Thank you, Chairman Hensarling and Ranking Member Waters, for the opportunity to testify at this hearing.
ICI has a long history of supporting well-conceived regulation. It is a critical ingredient in preserving the confidence that 100 million US shareholders place in ICI members to manage almost $22 trillion in assets.
I’ll focus on three areas that the Institute believes are critical to striking the right balance between protecting investors and markets on the one hand, while preserving efficiency, promoting capital formation, and spurring economic growth on the other.
First and foremost, we must avoid regulation that is unnecessary or inappropriate, or based on faulty analysis.
Two recent examples illustrate how harmful this type of regulation can be.
The first involves the Financial Stability Oversight Council, or FSOC, and its authority to designate nonbank financial companies as systemically important financial institutions, or SIFIs. The second relates to the Department of Labor fiduciary rulemaking.
We commend the Committee for its leadership, helping H.R. 4061—the FSOC Improvement Act—pass the House with strong bipartisan support.
We repeatedly have cautioned that FSOC could seek to exercise this SIFI designation authority in a manner broader than Congress intended.
It is vitally important that Congress act now to reform FSOC’s SIFI designation authority and—in doing so—enhance its ability to mitigate systemic risk.
The DOL fiduciary rulemaking also provides a cautionary tale of how not to make sound regulation.
ICI strongly supports the principle that financial intermediaries should act in the best interest of their clients when they offer personalized investment advice.
Throughout the DOL rulemaking process, however, it was clear that the rule was premised on a deeply flawed regulatory impact analysis that ignored key facts on the retirement advice marketplace.
The final rule was so misguided that the mere prospect of its application caused disruption that left hundreds of thousands of retirement savers without investment advice.
We are pleased that the Securities and Exchange Commission is now taking the lead on this important issue, coordinating with the DOL.
The second point I’d like to make focuses on the need to avoid overly broad, or overly prescriptive regulations that can impose inefficiencies, burden competition, and ultimately retard economic growth.
A good example of this is the SEC’s liquidity risk management rule.
Daily redeemability is a defining feature of mutual funds, and ICI supports requiring funds to have a formal liquidity risk management program.
But the SEC goes too far by requiring that funds classify the liquidity of each portfolio holding and report on the liquidity at least monthly. This bucketing of portfolio holdings is too prescriptive, turning an otherwise useful rule into one that has proven to be costly and vexing to implement.
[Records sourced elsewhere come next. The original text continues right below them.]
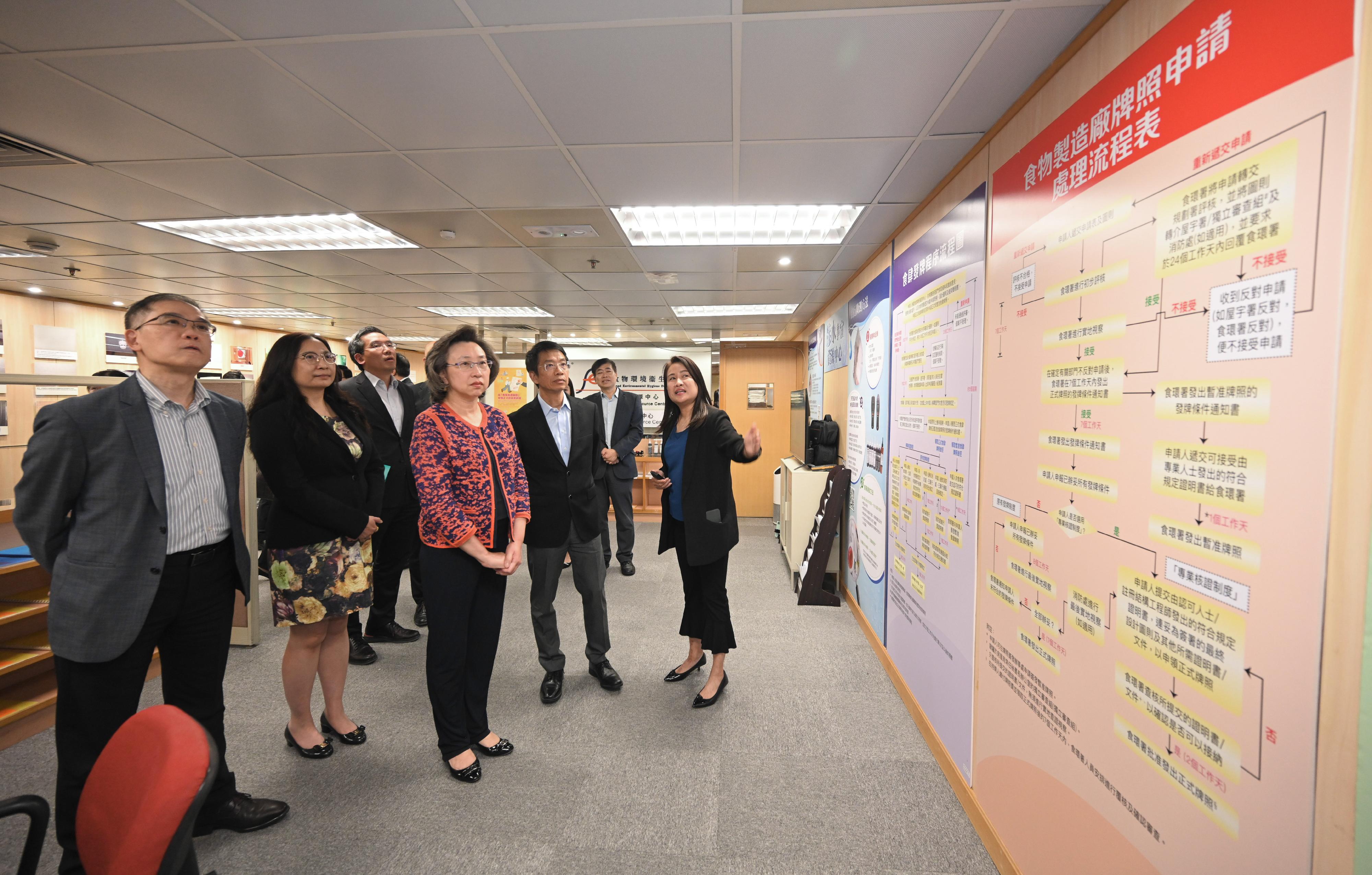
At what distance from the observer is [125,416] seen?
142cm

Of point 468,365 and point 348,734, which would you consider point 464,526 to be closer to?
point 468,365

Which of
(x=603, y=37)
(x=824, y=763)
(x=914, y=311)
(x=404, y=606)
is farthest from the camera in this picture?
(x=404, y=606)

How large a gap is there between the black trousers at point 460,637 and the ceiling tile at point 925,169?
217cm

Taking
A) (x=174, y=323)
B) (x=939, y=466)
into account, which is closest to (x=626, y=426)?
(x=939, y=466)

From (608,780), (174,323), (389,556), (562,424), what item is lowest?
(608,780)

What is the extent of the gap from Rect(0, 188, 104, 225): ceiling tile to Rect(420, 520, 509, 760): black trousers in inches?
111

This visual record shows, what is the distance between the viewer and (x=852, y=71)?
1.53 meters

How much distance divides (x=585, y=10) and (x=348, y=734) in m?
2.73

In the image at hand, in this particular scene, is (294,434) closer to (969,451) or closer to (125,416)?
(125,416)

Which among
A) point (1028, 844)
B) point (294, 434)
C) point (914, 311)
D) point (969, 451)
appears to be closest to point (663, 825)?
point (1028, 844)

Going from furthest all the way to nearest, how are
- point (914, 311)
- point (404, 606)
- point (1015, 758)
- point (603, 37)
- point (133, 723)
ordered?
1. point (404, 606)
2. point (914, 311)
3. point (1015, 758)
4. point (603, 37)
5. point (133, 723)

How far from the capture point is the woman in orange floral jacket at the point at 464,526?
1795 mm

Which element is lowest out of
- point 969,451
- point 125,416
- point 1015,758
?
point 1015,758

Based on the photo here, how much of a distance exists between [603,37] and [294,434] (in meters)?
1.66
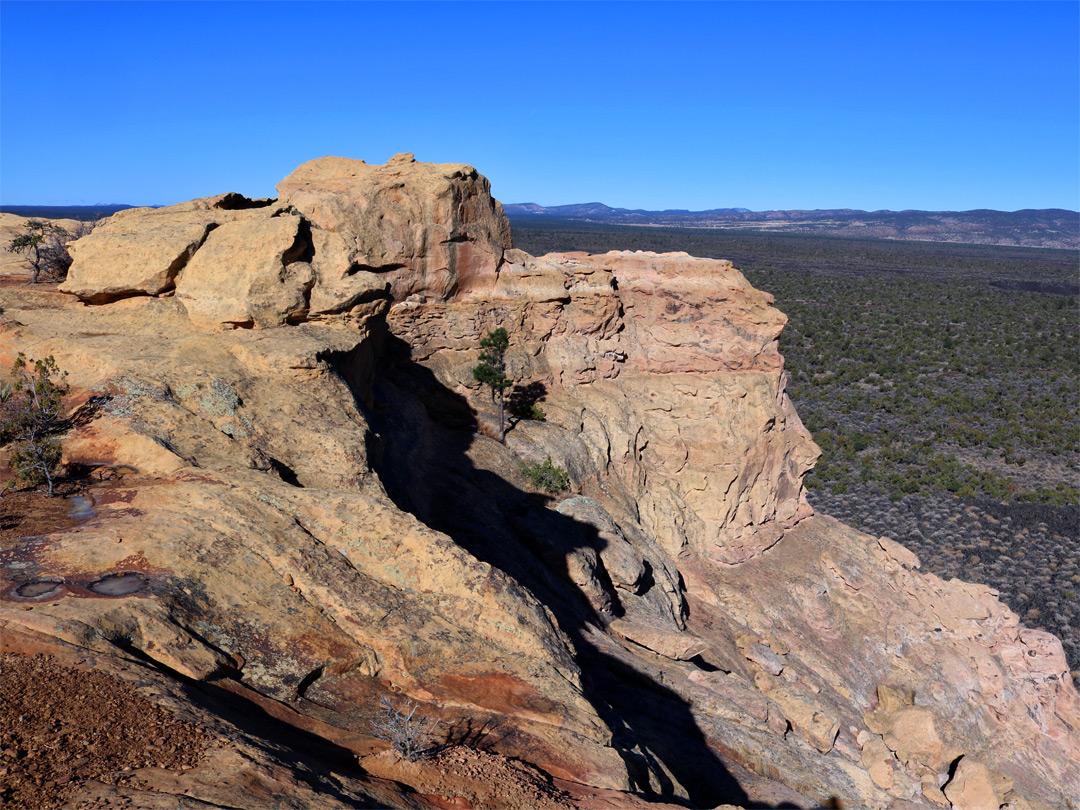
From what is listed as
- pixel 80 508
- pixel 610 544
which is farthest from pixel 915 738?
pixel 80 508

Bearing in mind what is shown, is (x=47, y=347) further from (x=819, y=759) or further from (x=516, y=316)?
(x=819, y=759)

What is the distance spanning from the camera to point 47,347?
45.7ft

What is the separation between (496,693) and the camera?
970 cm

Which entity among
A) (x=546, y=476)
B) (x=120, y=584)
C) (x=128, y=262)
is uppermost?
(x=128, y=262)

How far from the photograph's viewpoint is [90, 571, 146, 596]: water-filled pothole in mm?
8703

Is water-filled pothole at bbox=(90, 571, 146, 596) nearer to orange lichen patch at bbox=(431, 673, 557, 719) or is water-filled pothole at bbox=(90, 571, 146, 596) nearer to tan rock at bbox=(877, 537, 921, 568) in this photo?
orange lichen patch at bbox=(431, 673, 557, 719)

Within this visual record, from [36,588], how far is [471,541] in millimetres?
10403

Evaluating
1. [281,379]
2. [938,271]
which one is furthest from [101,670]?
[938,271]

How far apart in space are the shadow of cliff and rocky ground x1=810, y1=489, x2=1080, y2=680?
27602 millimetres

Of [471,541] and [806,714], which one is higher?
[471,541]

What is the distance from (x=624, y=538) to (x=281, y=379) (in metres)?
12.6

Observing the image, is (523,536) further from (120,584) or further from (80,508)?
(120,584)

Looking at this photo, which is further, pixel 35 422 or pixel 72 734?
pixel 35 422

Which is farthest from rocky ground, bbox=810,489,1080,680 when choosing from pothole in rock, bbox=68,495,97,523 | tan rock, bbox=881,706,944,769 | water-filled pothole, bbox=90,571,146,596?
pothole in rock, bbox=68,495,97,523
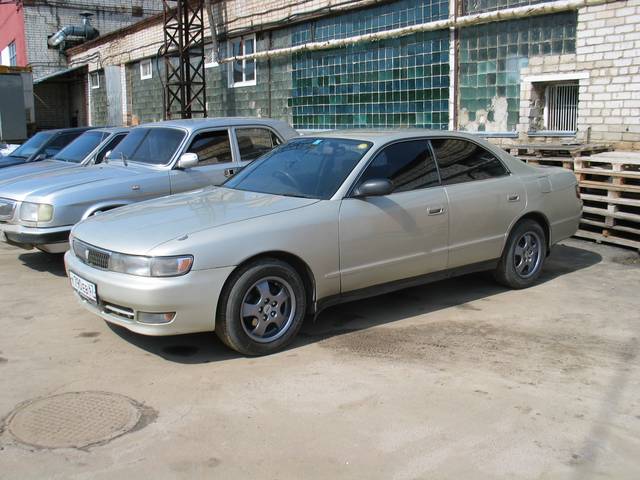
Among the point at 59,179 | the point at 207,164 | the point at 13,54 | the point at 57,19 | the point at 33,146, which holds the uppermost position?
the point at 57,19

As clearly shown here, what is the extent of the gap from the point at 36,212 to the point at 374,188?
12.5ft

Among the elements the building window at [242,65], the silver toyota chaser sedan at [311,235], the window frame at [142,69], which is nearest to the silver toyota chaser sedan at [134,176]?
the silver toyota chaser sedan at [311,235]

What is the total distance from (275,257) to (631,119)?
272 inches

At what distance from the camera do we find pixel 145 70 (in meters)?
23.8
ICI believes a more “principles-based” approach—as recommended by a recent report from the Treasury Department—could better serve funds and their shareholders.
The SEC and Chairman Clayton deserve commendation for their willingness to reexamine aspects of this rulemaking framework. We hope that the Commission will remain open to the possibility of future changes.
This brings me to my third—and final—point: the cumulative costs of regulation.
The registered fund industry is highly competitive. Thanks to an array of diverse players, US shareholders pay lower costs than ever before and thus enjoy higher returns on their investments.
We cannot take this competition—and the benefits it provides for investors—for granted.
The associated costs and burdens of new regulatory requirements threaten to bring our industry to a tipping point, where it is no longer economically viable for smaller or midsized firms to stay in—or enter—the mutual fund business.
Exercising close oversight and considering the cumulative costs of regulation affecting registered funds will help ensure that the industry can continue serving the interests of fund investors—and a growing economy.
I’ll close by offering brief recommendations where additional action is warranted.
Over the past two decades, the number of public companies has dwindled from more than 7,300 to approximately 3,500.
This hampers individual investors trying to build wealth and meet financial goals because most cannot participate directly in private markets—and few mutual funds invest in private companies.
Consequently, we urge the Committee to support regulatory efforts to increase the attractiveness of public capital markets.
Finally, in my testimony I suggest a sensible change to the tax code that would increase US mutual funds’ ability to compete for foreign investment dollars and help spur further innovation and job growth in our industry.
Thank you for your attention, and I look forward to your questions.